The Good, The Bad, The Ugly

The Good – I bought this book when it first came out in 2023. The synopsis and feel reminded me of a Benedict Society or a Lemony Snicket, something that would be fun and dreadfully clever. I wasn’t able to pick up the book and begin reading until very recently. Life gets in the way of writing sometimes and I am embarrassed to say I haven’t written a proper book study in a long time.

Fast forward to now. I am starting to work again on my book studies and clocking massive reading hours again. I have a section on my bookshelf of books that I want to write studies for, and this was next on the list. I started reading. It was almost exactly what I expected, a fairly well written book in the snarky and clever tone that is currently popular and that I rather enjoy. The first five chapters were fun and I read through them rather quickly.

The Bad – Within the first 100 pages a character gets introduced at a family gathering. I noticed that the author gave them the they/them pronouns, but I shook it off thinking it was just a writing style thing. No, it wasn’t. This same family gathering also introduced a male relative who marries men. I had to reread the passage several times because I kept thinking I had misread or misunderstood it. I had not.
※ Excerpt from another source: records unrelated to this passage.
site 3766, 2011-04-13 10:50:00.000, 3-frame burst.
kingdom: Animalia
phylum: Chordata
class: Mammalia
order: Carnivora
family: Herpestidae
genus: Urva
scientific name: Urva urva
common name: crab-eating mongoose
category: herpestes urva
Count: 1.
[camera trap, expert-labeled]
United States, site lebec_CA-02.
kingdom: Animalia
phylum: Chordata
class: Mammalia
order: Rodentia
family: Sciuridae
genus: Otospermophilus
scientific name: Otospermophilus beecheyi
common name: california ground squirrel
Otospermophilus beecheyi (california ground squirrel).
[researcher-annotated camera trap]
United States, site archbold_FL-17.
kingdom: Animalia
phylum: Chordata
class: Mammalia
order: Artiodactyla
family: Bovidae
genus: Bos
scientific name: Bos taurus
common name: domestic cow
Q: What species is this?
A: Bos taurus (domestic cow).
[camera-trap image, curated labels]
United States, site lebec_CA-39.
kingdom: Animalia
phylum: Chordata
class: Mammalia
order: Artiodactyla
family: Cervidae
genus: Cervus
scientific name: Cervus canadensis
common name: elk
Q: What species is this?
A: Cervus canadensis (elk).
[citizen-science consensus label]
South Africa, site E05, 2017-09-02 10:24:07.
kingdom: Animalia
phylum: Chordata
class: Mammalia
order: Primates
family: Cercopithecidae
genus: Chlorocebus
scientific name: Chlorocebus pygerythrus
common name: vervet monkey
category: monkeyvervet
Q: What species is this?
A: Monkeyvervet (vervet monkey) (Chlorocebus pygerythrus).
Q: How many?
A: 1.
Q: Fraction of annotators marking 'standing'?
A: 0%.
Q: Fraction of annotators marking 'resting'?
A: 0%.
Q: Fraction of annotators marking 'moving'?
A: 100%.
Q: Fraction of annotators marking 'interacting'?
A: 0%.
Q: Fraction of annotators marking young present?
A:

When I bought this book, I had no idea that this was what it was about. I can imagine that many people didn’t. I am pretty good at picking up books and reading the back cover and discerning content. This one fooled me. Mostly because I was really excited about all the plays on words that I expected, I didn’t think about how that might get played out.

The Ugly – Later in the book a trans character is introduced. I know this is a hot topic right now and very controversial and will sell books to a certain segment of readers. I am not one of them. To me, the ugliest part was that I was really looking forward to this book. It was such a great premise.

As a side note, we started this as a read aloud. Before any of the they/them, etc stuff started, my boys made me stop. They hated it even before the controversial topics came in to play. We probably would have stopped at the non-binary character, if we had made it that far together. I did continue to read and was really trying to write a book study off of it, but I just couldn’t. We openly discuss these topics in our home and have introduced them because they are everywhere and we prefer to have our kids hear from us about it. I get to decide that for our family, but I won’t write a study for others.